今朝はホントに冷えますね。これから春まで、ずっとこんな感じだと、先が思いやられます。
僕が自分の家に火を放ったのも、こんな寒い日のことでした。当時の僕は7歳、木造モルタル2階建てに住んでいました。
1階の店舗ではスナックを営んでいました。今風に言うなら個人経営のバアです。そして、裏の細い階段を上がった2階に、両親と姉、それから僕の4人で、肩を寄せ合うように暮らしていました。
僕は学校から帰ると、首から下げた鍵でお店のドアを開け、家に入ります。カウンターとテーブル席が2つ並んだ無人の店内を横切って、奥の小部屋に入ります。そこには、テレビとコタツがあり、僕はテレビの電源を点け、ダイアル式のチャンネルをガチャガチャあわせて、アニメの再放送を見ていました。
姉の姿は見当たりません。彼女には、幼い僕には理解しがたい、ある種の美学から、極力この生活から距離をとっているように思えました。
父は日雇いの土木工事へ出かけていました。父には、幼い僕には理解しがたい享楽があり、自ら営むお店で、お客さんと一緒にお酒を飲み、陽気に騒ぐという習性がありました。
売り物を自家消費してしまうので、当然のことながら、経営は傾きます。そのため、夜は宴会、昼は日雇いというナゾの2重生活に苦しんでいたのです。
いっぽうで母は、昼間はずっと2階で寝ていました。夜通しお店で、お客さん(そして父)の接待を強いられるのですから、疲労困憊するのも無理はありませんでした。

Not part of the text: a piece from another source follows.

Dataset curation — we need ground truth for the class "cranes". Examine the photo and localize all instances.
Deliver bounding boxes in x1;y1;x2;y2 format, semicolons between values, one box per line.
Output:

そして僕は、学校から帰ると、ひとりでコタツに入り、アンテナが途中で折れたテレビを点け、アニメを見ていたのです。
その折れたアンテナは、先端が鋭利に尖っており、のちに僕は、それでアゴを6針縫う大怪我をするのですが、その時はまだ知る由もありませんでした。
アニメが終わると、僕は、2階へ続く急な階段を元気に駆け上がり、母が眠る寝室の障子を開けました。
「ママ、ただいま…」
返事がない。ただのしかばねのようだ、とは思いませんでしたが、近づいて母の寝息を確かめるのが、その頃の僕の日課になっていました。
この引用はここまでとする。